Ze gaf hem een mooi versierd zakje. "Je hebt zoveel mooie verhalen, zei ze." "Misschien kun je dit zakje gebruiken om ze in te bewaren." Gah-ka bedankte het meisje en nam het zakje mee. Vanaf dat moment stopte hij iedere keer als hij een nieuw verhaal had gehoord iets in het zakje om hem te helpen zich het verhaal te herinneren. Een blauwe veer van een Vlaamse gaai herinnerde hem aan het verhaal over de manier waarop de vogels hun veren kregen. Een kleine houten schildpad deed hem denken aan het verhaal over de wedstrijd tussen beer en de schildpad. Dagen en weken gingen er voorbij en het zakje vulde zich met verhalen. Iedere keer als Gah-ka in het dorp kwam zag hij het meisje dat hem het zakje had gegeven. Ze werden goede vrienden en uiteindelijk nam het meisje hem mee naar huis. Zodra hij de deur binnenkwam keek haar moeder op en glimlachte tegen hem. "Ik zie dat mijn toekomstige schoonzoon tenslotte mijn huis binnen is gekomen." De volgende dag ging het meisje naar het kamp van Gah-ka met een mandje brood. "Ik kom je dit brengen omdat mijn moeder er mee instemt dat we je vragen met mij te trouwen." Gah-ka nam het brood aan en at ervan en toen waren hij en het meisje getrouwd. Nu woonden ze samen in zijn hut bij de grote steen. Ze leefden ruim omdat Gah-ka zo'n goede jager was en omdat hij zoveel nuttige dingen had gekregen van de dorpsbewoners als dank voor zijn verhalen. Gedurende de hele winter tot aan de komst van het voorjaar luisterde hij naar verhalen. Toen sprak de grote steen de volgende woorden: "de tijd voor het vertellen van verhalen is voorbij. De aarde ontwaakt en de verhalen moeten rusten.
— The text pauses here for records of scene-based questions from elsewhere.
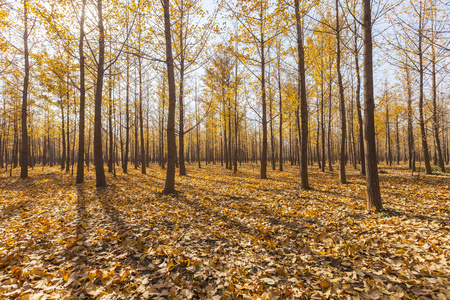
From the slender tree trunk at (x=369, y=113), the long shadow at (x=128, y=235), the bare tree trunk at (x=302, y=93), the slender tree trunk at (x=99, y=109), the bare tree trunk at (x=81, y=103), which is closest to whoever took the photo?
the long shadow at (x=128, y=235)

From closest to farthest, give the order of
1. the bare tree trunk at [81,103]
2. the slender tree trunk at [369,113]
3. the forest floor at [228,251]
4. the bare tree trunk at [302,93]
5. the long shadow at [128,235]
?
1. the forest floor at [228,251]
2. the long shadow at [128,235]
3. the slender tree trunk at [369,113]
4. the bare tree trunk at [302,93]
5. the bare tree trunk at [81,103]

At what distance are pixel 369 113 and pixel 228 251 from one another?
17.8 feet

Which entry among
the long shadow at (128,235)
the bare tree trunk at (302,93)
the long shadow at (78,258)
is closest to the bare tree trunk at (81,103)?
the long shadow at (128,235)

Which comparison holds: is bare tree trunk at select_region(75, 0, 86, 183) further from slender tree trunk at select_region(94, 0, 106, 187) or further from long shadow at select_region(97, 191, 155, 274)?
long shadow at select_region(97, 191, 155, 274)

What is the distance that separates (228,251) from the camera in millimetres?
3578

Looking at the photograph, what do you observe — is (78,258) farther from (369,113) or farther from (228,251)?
(369,113)

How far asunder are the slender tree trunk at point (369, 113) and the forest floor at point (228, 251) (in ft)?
1.81

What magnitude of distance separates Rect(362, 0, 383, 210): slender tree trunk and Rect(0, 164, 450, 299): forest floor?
55cm

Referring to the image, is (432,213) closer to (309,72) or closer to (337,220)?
(337,220)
Na de eerste vorst zal ik je weer verhalen vertellen." De volgende dag zei Gah-ka hetzelfde tegen de dorpsbewoners. Gah-ka en zijn vrouw leefden gedurende het voorjaar en de zomer gelukkig samen. Ze plantten maïs, bonen en pompoenen en namen deel aan het dorpsleven. Na de komst van de eerste vorst, maakte de grote steen Gah-ka deelgenoot van nog meer oude verhalen. Gah-ka was geen jongen meer, hij was nu een jonge man Zo ging het vele jaren door. Tenslotte beëindigde de grote steen op een dag zijn verhaal en zweeg een lange tijd. Toen sprak hij voor de laatste keer.
"Van nu af aan zal ik geen verhalen meer vertellen. Ik heb je alle oude verhalen verteld. Vanaf dit moment zullen ze door de mensen verder verteld worden, ze worden niet langer bewaard in stenen. "Jij, Gah-ka," vervolgde hij "bent de eerste verhalenverteller, maar er zullen er velen na jou komen. Ze zullen overal, waar ze ook heen gaan, altijd welkom zijn." En zo was het en zou het altijd zijn.